A more affirmative way of expressing this newly-conceived function of the synagogue is to envision the synagogue as a Jewish growth center. Such a Jewish growth center builds on the traditional framework of the Jewish life cycle but adds significantly to the post- Bar/Bat Mitzvah-Confirmation function of the synagogue. It is a conception which is premised on the bringing together of the Jewish heritage as a vast storehouse of human experience, and the more recent learnings about human nature and group process which have evolved in the fields of organizational development, the human potential movement and humanistic psychology.

The essence of the human growth center concept is that we are in a constant process of growth and maturation. Gail Sheehy popularized the new learnings about how this process impacts our lives as adults in her book, Passages: Predictable Crises of Adult Life.(27)

As the title suggests, research shows that there are patterns to adult life that change one’s sense of discomfort from psychopathology to a sense of healthy challenge caused by life itself. Sheehy writes, “A new concept of adulthood, one that embraces the total life cycle, is questioning the old assumptions. If one sees the personality not as an apparatus that is essentially constructed by the time childhood is over, but as always in its essence developing, then life at 25 or 30 or at the gateway to middle age will stimulate its own intrigue, surprise, and exhilaration of discovery.” (28)

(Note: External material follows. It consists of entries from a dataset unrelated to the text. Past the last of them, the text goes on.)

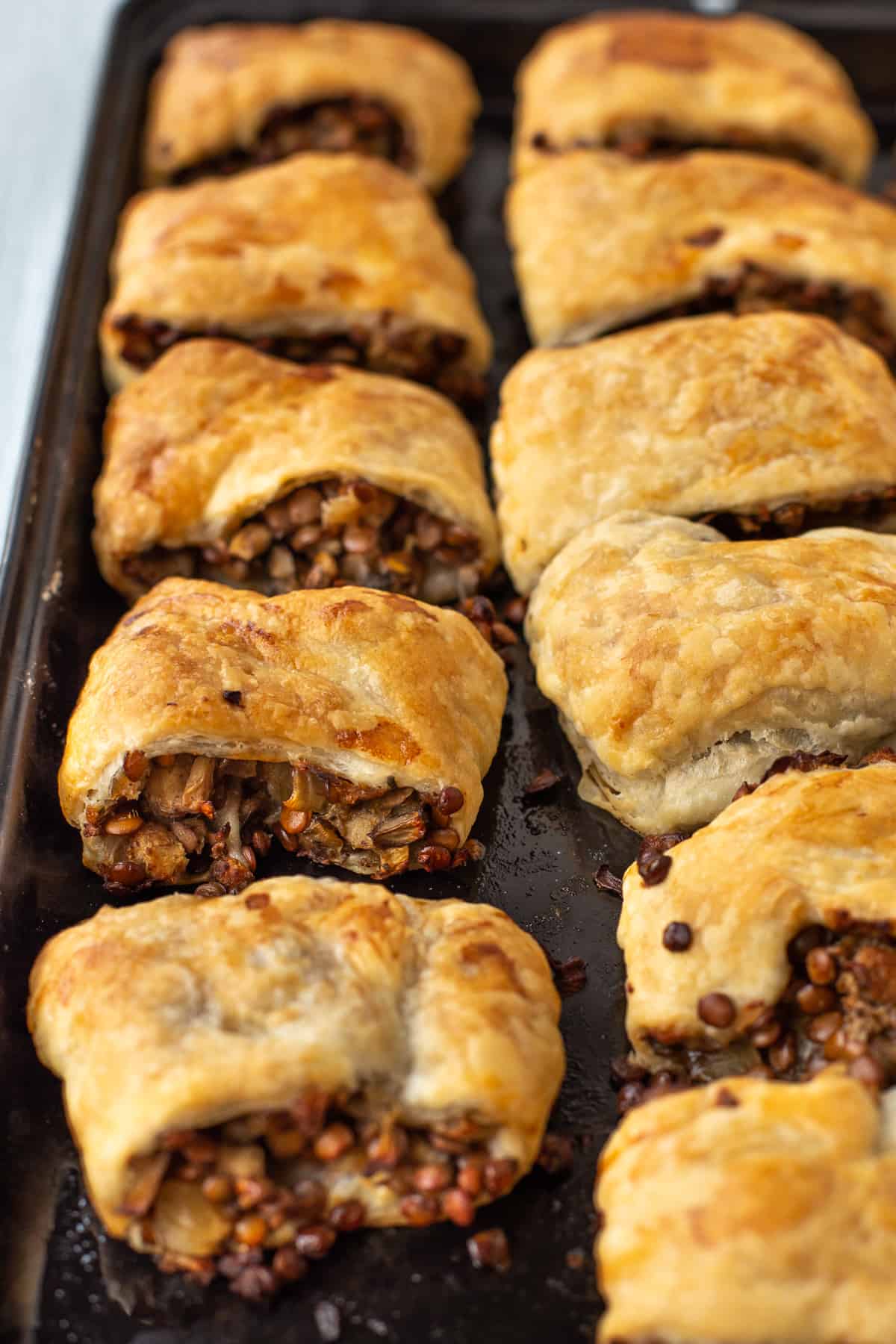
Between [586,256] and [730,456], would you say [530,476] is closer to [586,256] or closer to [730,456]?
[730,456]

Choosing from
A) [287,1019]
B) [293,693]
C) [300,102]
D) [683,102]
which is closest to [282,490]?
[293,693]

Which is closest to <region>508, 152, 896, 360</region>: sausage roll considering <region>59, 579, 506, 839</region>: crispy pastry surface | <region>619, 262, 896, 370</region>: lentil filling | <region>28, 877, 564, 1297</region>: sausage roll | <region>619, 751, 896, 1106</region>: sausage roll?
<region>619, 262, 896, 370</region>: lentil filling

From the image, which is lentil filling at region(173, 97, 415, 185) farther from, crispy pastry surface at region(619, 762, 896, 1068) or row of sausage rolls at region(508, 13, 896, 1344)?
crispy pastry surface at region(619, 762, 896, 1068)

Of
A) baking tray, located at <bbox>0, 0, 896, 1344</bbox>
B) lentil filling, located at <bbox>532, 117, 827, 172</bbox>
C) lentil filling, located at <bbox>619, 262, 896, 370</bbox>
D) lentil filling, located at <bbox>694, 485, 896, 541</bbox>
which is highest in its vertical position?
lentil filling, located at <bbox>532, 117, 827, 172</bbox>

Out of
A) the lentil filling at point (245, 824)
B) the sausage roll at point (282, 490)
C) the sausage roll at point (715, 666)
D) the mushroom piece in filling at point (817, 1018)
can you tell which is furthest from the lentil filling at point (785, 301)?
the mushroom piece in filling at point (817, 1018)

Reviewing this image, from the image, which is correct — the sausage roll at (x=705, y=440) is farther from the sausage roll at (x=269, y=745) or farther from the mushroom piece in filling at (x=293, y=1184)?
the mushroom piece in filling at (x=293, y=1184)

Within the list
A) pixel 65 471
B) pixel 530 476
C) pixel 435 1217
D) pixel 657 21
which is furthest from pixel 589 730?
pixel 657 21
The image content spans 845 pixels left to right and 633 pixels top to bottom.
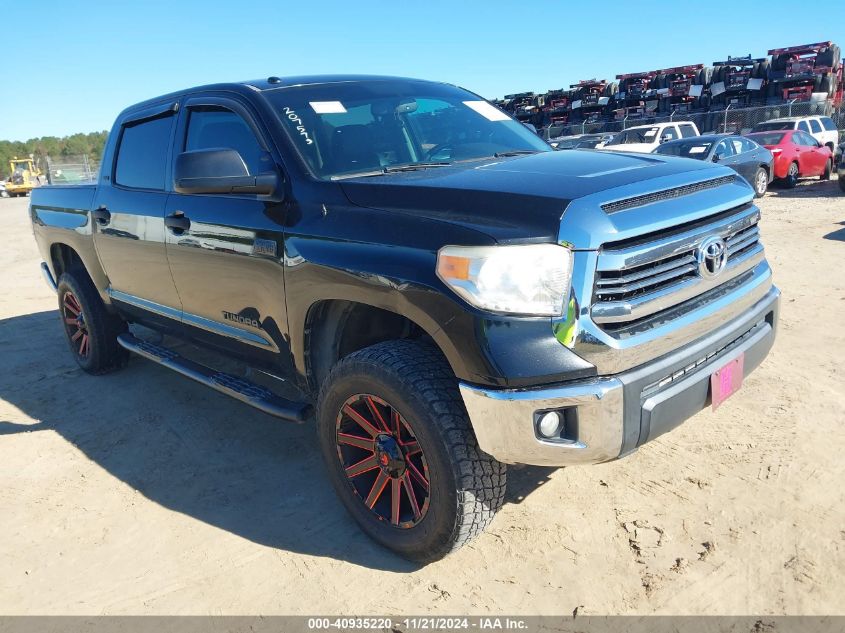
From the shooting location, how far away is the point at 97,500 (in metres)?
3.36

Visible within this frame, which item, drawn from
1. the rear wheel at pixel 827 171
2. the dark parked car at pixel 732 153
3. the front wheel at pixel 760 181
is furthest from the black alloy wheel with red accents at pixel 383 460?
the rear wheel at pixel 827 171

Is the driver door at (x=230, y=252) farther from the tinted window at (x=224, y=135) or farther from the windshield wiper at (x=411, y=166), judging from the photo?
the windshield wiper at (x=411, y=166)

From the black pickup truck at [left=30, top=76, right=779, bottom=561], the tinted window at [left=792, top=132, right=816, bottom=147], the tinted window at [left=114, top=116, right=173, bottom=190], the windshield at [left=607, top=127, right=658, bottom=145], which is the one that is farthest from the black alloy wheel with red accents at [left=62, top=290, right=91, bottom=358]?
the tinted window at [left=792, top=132, right=816, bottom=147]

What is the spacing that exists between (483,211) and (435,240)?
0.20 metres

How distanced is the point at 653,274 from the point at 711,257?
360mm

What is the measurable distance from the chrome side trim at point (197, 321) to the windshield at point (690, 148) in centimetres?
1024

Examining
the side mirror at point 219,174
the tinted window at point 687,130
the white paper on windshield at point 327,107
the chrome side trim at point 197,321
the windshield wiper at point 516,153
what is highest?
the white paper on windshield at point 327,107

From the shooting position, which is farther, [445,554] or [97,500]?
[97,500]

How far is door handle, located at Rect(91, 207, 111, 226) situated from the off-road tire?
0.70 meters

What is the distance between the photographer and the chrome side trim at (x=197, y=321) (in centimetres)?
325

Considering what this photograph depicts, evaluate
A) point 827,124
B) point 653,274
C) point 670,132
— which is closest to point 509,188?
point 653,274

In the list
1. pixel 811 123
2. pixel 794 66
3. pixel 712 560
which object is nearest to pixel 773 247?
pixel 712 560

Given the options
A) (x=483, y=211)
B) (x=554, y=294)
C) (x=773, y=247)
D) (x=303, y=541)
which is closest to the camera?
(x=554, y=294)

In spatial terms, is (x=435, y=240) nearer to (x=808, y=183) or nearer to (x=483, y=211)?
(x=483, y=211)
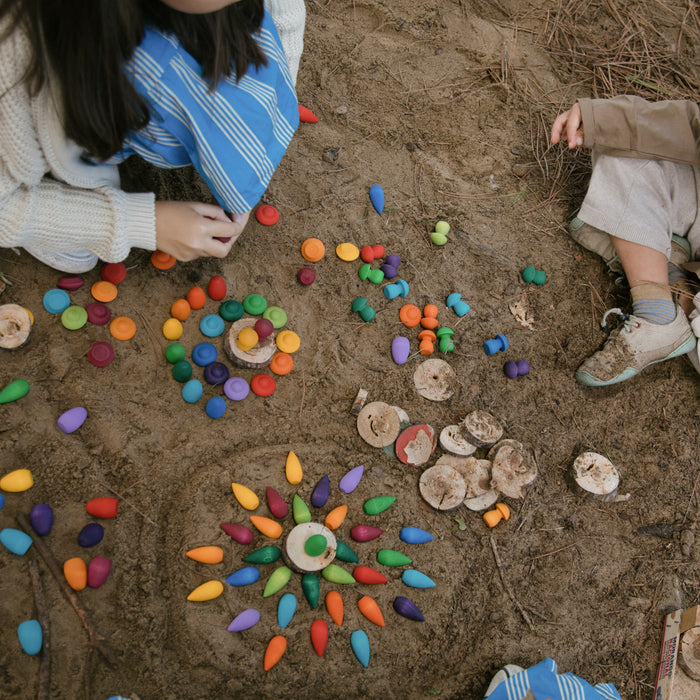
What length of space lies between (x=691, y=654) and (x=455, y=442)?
2.69 ft

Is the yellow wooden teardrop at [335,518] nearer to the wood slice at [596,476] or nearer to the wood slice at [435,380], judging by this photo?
the wood slice at [435,380]

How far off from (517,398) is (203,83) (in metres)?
1.23

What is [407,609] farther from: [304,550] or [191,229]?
[191,229]

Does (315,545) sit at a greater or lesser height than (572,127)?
lesser

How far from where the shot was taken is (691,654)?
146 centimetres

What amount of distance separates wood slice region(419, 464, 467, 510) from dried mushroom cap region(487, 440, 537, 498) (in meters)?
0.11

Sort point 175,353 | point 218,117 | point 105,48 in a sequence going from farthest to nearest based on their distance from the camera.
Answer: point 175,353
point 218,117
point 105,48

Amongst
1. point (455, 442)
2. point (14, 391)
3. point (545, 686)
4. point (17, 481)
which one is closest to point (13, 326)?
point (14, 391)

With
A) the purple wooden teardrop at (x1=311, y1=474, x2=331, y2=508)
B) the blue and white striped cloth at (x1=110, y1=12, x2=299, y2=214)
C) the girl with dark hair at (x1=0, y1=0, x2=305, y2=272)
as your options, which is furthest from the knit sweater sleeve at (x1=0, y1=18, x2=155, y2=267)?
the purple wooden teardrop at (x1=311, y1=474, x2=331, y2=508)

A major component of the growth center approach is that other people are a vital ingredient in our growth process. Psychologist Carl Rogers presents a stimulating projection of religion in the future:

“But religion, to the extent that the term.is used, will consist of tentatively held hypotheses which are lived out and corrected in the interpersonal world. Groups, probably much smaller than present- day congregations, will wrestle with the ethical and moral and philosophical questions which are posed by the rapidly changing world. The individual will forge, with the support of the group, the stance he will take in the universe—a stance which he cannot regard as final because more data will continually be coming in.

In the open questioning and honest struggle to face reality which exist in such a group, it is likely that a sense of true community will develop–a community based not on a common creed nor an unchanging ritual but on the personal ties of individuals who have become deeply related to one another as they attempt to comprehend and to face, as living men, the mysteries of existence. The religion of the future will be men’s existential choice of his way of living in an unknown tomorrow, a choice made more bearable because formed in a community of individuals who are like-minded, but like-minded only in their searching.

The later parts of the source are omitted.